Passage to read:

-- START --

This process can be done automatically by highlighting your code, either inline or in a chunk, and clicking the </> button on the toolbar of the reply window!

This will help keep our community tidy and help you get the help you are looking for!

For more information, please take a look at the community's FAQ on formating code


In addition, I do not think the issue is with your if/else logic, but rather the for loop itself.

Try this:

for(i in seq_along(CPD$ZipP)) {
  row <- CPD$ZipP[i]
   #print(row) }
   if (nchar(row) == 8) {
  row <- paste0("0", row)
  } else if (nchar(row) == 7) {
    row <- paste0("00", row)
  }  else if (nchar(row) == 6) {  
    row <- paste0("000", row)  
  }  else if (nchar(row) == 4) {
    row  <- paste0("00000", row)
  }  else 
    print("zero")

  CPD$ZipP[i] <- row
}

#3

Here is a solution that should scale well to a large numbers of rows (as we are doing a for-loop over the type of error and not over the rows).



CDP <- data.frame(ZipCodes = c(
  "19425",
  "143489",
  "190387462",
  "345",
  "19429"),
  stringsAsFactors = FALSE)

print(CDP)

#    ZipCodes
# 1     19425
# 2    143489
# 3 190387462
# 4       345
# 5     19429


fix_zips <- function(col) {
  col <- trimws(as.character(col), which = "both")

  for(len in 0:4) {
    needs_fix <- nchar(col)==len
    pad <- paste(rep("0", 5-len), collapse = "")
    col[needs_fix] <- paste0(pad, col[needs_fix])
  }
  
  for(len in 6:8) {
    needs_fix <- nchar(col)==len
    pad <- paste(rep("0", 9-len), collapse = "")

-- END --

Data extract:
-- START --

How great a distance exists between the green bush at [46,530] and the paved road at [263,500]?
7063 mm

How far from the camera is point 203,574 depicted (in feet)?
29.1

-- END --

Goal: Reproduce word for word the stretch of the forum thread on padding zip codes that begins at the words "This process can" and stops after "for loop itself.".

Full solution:
This process can be done automatically by highlighting your code, either inline or in a chunk, and clicking the </> button on the toolbar of the reply window!

This will help keep our community tidy and help you get the help you are looking for!

For more information, please take a look at the community's FAQ on formating code


In addition, I do not think the issue is with your if/else logic, but rather the for loop itself.